Case ID: ga_108/html/0817-02.html
Source: Caselaw Access Project
Author: {"author": "Fish, J.", "license": "Public Domain", "url": "https://static.case.law/"}
Date Created: 2024-08-24T03:29:51.129683

Ragsdale v. Shipp.
    Argued June 17,
    Decided August 2, 1899.
    Certiorari. Before Judge Fite. Paulding superior court. August term, 1898.
    
      A. L. Bartletm L. M. Washington, and J. M. Dams, for plaintiff.
    
      J. J. NorthcmL for defendant.
   Fish, J.

1. The mere expression by a seller of his opinion or belief will not constitute him a warrantor.
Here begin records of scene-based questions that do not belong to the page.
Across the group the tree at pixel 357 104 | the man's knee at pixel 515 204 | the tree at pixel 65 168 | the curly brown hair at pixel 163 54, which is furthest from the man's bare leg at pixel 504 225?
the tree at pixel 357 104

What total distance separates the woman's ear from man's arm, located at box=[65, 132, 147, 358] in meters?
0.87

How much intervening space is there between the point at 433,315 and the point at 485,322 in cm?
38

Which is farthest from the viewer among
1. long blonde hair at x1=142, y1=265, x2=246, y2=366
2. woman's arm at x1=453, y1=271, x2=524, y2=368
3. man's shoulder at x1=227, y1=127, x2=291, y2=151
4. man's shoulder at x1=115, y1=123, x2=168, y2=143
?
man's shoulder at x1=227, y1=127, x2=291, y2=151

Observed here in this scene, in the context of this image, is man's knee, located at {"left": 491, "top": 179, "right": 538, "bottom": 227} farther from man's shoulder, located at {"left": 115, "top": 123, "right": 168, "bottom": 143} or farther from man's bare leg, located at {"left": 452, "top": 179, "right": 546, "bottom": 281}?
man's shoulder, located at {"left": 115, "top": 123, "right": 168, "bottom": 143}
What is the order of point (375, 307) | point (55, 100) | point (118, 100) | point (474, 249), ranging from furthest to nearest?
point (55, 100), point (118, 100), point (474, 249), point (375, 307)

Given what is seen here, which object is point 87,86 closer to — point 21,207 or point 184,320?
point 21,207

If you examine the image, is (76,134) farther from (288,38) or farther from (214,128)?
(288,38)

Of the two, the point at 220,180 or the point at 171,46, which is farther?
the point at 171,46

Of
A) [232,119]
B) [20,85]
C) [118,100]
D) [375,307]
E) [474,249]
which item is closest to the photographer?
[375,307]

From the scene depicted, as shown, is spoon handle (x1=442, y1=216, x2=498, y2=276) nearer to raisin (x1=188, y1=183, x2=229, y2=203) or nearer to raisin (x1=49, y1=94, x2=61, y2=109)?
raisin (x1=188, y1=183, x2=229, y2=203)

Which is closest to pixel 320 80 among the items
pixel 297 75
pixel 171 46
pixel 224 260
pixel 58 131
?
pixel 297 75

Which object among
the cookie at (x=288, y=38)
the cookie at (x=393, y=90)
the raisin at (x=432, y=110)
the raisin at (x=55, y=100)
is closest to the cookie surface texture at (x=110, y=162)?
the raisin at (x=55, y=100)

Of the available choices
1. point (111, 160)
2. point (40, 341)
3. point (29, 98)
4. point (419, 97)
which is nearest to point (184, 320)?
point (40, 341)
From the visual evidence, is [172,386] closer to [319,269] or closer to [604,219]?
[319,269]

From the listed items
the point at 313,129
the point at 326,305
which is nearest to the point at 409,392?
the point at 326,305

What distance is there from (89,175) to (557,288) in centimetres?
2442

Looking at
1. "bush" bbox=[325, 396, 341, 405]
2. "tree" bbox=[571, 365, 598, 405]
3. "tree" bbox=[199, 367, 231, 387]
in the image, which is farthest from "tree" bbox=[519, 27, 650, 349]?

Where during the negotiation of a trade for a mule the buyer in examining the animal found that it “ looked very sleepy and bad and was swollen under the throat and [he] asked what was the matter with [it], and [the seller] said that it had shipping cold and would be all right in a few days,” there being nothing to show that the buyer did not then have as full knowledge of the nature and extent of the disorder as the seller-had, and it not appearing that the buyer did not rely upon his own judgment as to the probable result of the disease, rather than upon the declaration of the seller: Held, that the statement of the seller, under the circumstances, was not an express warranty, but simply an expression of his opinion or belief.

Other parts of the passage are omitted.